L'Arbre du pays Toraja by Claudel Philippe

L'Arbre du pays Toraja by Claudel Philippe

Auteur:Claudel, Philippe [Claudel, Philippe]
La langue: fra
Format: epub
Tags: C
Éditeur: Stock
Publié: 2015-08-14T22:00:00+00:00


XIII

L’enterrement d’Eugène ne ressemblait pas à un enterrement, plutôt à une fête triste. Ses cinq enfants étaient là. Ninon, Marcel, Toine, Paule, Ludo. Classés par âge, et qui se tenaient côte à côte, leur mère respective chacune dans leur dos. Le plus petit pleurait, pas de chagrin mais parce qu’on refusait de le laisser courir dans les allées.
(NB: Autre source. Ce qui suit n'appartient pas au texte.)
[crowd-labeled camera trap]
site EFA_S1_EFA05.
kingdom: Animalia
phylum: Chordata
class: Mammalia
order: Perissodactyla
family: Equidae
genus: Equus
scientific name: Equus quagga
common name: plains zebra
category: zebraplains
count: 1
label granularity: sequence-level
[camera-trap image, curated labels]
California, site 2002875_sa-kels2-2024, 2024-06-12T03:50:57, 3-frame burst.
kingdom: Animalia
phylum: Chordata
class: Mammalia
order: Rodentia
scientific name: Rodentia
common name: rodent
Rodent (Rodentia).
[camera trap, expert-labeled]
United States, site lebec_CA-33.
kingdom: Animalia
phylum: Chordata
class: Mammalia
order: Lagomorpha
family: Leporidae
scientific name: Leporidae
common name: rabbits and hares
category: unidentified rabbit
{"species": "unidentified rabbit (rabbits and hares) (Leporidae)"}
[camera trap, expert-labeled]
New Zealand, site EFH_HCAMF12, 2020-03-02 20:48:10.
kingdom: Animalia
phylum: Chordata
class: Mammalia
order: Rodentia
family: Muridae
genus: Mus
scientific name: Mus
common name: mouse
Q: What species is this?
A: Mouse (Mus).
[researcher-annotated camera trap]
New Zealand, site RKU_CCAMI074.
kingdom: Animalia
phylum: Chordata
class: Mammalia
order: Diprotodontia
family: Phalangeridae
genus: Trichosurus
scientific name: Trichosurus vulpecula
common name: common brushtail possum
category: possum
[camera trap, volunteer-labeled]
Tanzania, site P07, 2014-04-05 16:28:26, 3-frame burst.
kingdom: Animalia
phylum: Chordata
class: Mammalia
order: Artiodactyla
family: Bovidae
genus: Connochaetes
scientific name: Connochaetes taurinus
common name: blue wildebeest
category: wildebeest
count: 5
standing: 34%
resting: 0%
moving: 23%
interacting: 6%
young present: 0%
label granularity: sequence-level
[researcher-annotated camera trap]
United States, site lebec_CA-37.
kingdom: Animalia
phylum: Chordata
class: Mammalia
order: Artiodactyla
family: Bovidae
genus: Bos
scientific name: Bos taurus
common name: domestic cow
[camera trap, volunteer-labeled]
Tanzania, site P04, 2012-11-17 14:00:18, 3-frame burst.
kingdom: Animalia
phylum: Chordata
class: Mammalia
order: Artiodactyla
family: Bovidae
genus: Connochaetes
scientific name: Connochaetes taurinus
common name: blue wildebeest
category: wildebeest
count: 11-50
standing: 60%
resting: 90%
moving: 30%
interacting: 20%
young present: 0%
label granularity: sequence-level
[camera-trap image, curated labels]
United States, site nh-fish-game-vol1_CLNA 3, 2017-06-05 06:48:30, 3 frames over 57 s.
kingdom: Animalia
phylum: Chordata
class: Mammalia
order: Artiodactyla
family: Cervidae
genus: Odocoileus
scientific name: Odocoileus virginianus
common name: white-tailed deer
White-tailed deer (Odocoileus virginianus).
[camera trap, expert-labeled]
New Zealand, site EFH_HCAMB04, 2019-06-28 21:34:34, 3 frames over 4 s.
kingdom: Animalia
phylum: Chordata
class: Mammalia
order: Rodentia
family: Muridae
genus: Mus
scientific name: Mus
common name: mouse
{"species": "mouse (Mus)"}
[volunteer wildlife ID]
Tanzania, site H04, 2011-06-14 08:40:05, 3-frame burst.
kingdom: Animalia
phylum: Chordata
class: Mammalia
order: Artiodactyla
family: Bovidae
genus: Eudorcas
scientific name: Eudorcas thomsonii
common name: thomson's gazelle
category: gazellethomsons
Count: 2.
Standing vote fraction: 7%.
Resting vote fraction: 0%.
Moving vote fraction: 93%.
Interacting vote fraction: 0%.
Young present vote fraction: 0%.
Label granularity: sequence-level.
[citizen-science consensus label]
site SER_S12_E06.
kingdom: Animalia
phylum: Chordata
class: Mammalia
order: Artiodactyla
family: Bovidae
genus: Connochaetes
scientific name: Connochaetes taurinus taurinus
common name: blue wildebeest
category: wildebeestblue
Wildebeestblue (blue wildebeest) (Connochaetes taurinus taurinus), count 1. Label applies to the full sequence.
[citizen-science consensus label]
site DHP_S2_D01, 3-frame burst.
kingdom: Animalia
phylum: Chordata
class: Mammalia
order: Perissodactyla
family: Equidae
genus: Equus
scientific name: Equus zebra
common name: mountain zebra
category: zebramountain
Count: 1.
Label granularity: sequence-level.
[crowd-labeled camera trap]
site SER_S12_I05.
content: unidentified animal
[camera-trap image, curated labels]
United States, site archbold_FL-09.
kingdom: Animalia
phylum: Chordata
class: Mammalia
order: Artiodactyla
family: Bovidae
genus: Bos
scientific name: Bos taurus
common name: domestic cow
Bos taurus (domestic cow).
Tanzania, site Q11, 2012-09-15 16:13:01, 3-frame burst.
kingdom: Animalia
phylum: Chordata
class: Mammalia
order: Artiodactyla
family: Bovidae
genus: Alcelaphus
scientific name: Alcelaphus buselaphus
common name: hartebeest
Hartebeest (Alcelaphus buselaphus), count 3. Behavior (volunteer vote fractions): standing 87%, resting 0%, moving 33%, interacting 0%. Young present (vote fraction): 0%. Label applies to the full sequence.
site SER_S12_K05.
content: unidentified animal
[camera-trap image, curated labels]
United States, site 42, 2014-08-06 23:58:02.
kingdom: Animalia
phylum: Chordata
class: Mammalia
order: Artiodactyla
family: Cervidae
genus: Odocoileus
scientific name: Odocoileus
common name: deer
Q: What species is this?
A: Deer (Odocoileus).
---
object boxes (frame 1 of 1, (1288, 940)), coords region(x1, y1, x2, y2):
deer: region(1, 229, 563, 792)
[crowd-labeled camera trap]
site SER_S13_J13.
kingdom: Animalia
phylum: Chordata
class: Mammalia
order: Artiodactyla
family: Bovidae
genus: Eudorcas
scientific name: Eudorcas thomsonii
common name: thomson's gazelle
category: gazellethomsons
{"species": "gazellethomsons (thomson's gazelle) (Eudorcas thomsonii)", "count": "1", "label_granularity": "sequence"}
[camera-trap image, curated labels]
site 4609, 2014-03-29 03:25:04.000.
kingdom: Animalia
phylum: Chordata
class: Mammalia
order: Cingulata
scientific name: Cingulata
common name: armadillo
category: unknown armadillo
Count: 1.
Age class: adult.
Le mois de février s’achevait, et le matin même il avait encore gelé. Le cimetière paraissait avoir été préparé par un technicien des effets spéciaux. Le givre sur les haies, le scintillement des perles de glace sur les branches basses des arbres : tout était magnifique et tout paraissait faux. Un cimetière de cinéma ou de conte de fées.

Beaucoup de visages m’étaient inconnus. J’ai souvent constaté cela lors des enterrements : le mort semble avoir eu plusieurs vies distinctes, qui ont mené leur cours, sans se mêler. On se croit souvent seul à fréquenter les autres, à vivre des instants avec eux, à les connaître. Leur disparition nous met face à leur multiplicité. Il y avait plusieurs Eugène. Il convient alors de ne pas être jaloux ni possessif. L’absence nous place sur un pied d’égalité. Elle nous dépossède pareillement.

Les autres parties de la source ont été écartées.